This is a modified version of a post from the current Leanlaunch Pad session. It’s intention is to provide a set of “Introduction to Sales” readings.
Let’s talks Sales.
I cover the positioning of a Sales department in a company by Steve Blank. The “Spirit of Sales” by Malcolm Gladwell on Ronco founder Ron Popeil. Sales books for Managers and for Sales people. I also add in Geoffrey Moore’s discussion of “innovation styles” available to companies.
Positioning of Sales vs Marketing, Engineering, Finance, Legal, etc
In an early stage startup, instead of sales being up front, the point departments are likely to be product development and customer development. Later on in this same company’s life, sales will become the pointy end and product development moves to a supporting role. In other companies it may be that manufacturing or finance is the sharp end of the stick. In an IP licensing business, legal and finance are the sharp end of the stick. It varies by company and changes over time. There’s no magic formula but there are always “leading” departments. And all “leading” departments have some type of “consequence-based” feedback loops that make success or failure obvious.
The “Spirit of Selling” — Gladwell covers Ronco
This story is magic. Malcolm Gladwell’s coverage of Ronco founder Ron Popeil in The Pitchman captures the essence of selling products you love. Every product developer, marketer, or sales person needs to read this. In the end you can’t fake product love and knowledge. Ron Popeil knows his products because he lives with his products.

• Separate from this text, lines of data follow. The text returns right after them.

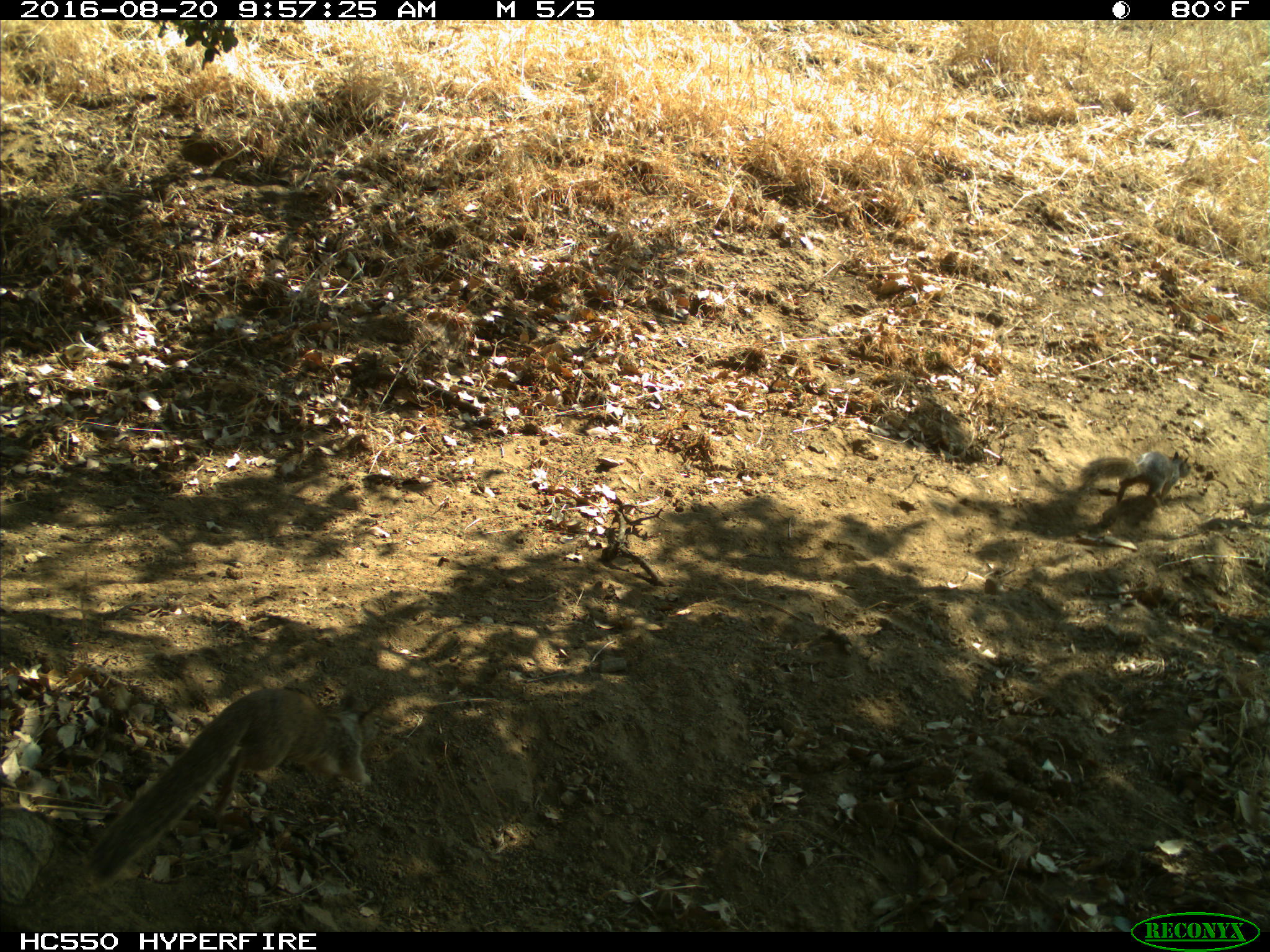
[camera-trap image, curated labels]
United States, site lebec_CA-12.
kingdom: Animalia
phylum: Chordata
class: Mammalia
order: Rodentia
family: Sciuridae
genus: Otospermophilus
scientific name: Otospermophilus beecheyi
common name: california ground squirrel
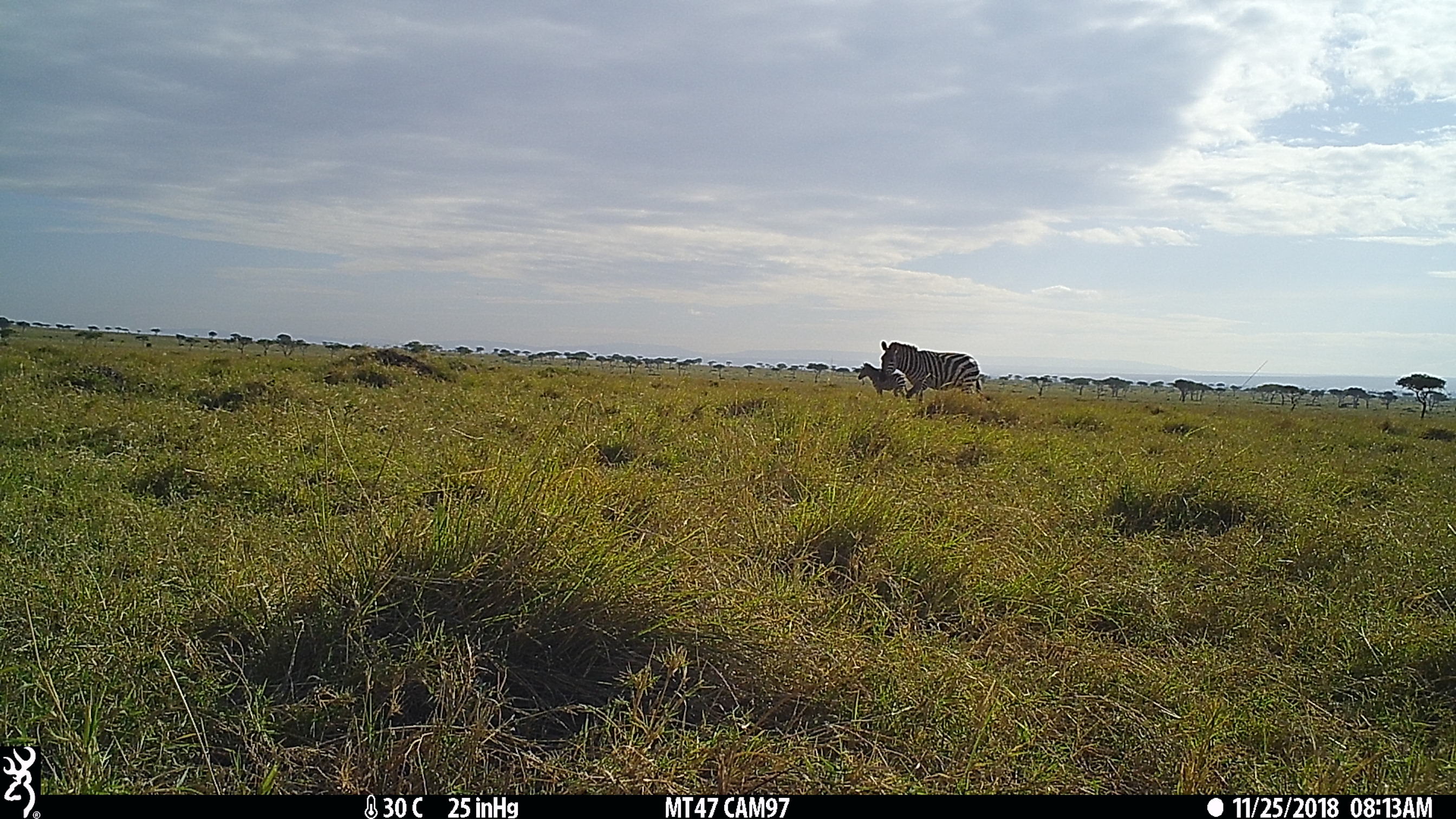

The “shocking point” is that this story is relevant to us all and yet Ronco is the “sleazy” television sales world. Many people simple will not read this and get upset with me for recommending it to them.
I asked two extremely knowledgeable Sales people to recommend a sales book for me. From the VP of Sales I got Customer Centric Selling. I liked this recommendation because I had already read and liked Solution Selling by Bosworth. From the best sales person I’ve ever worked with I got ProActive Sales Management by Skip Miller
I like both books, they’ll both make a difference in your work. It was very interesting the choice that each person made since each book has very similar themes. In the details each book services a different audience. So if you’re a sales guy looking for direct tips and a means for understanding corporate sales management go for ProActive. It’s feet are firmly on the ground of a sales guy. If you are a management type looking to understand sales systems go for CustomerCentric.
Personal Perspective – ProActive Sales Managment
Managing Perspective – Customer Centric Selling
Innovation Techniques — “Dealing With Darwin”
Geoffrey Moore’s – Dealing With Darwin does an amazing job discussing Innovation Techniques available to companies as they age. This book is recommended for “Intrapreneurial Teams”. For the rest of you it is nice to know. It provides a detailed discussion on why Product Innovation is the innovation style necessary for “young” startups.
- The book is about managing innovation and overcoming inertia in established enterprises.
- It’s major thesis is that most companies love to innovate but hate to take risk, the net result being lots of me-too innovations that lack economic impact because they do not have the force to distinctively differentiate their offers.
- Its primary prescription is to pick a single vector of innovation and march so far down it that your competition either cannot or will not follow.
- The book describes fourteen innovation vectors all told. Different types are privileged at different points in the category maturity life cycle, so that innovation strategy must adapt to life-cycle dynamics. The overall model is used to help management teams winnow down innovation vector choices to one or two and align the bulk of their investment behind that choice.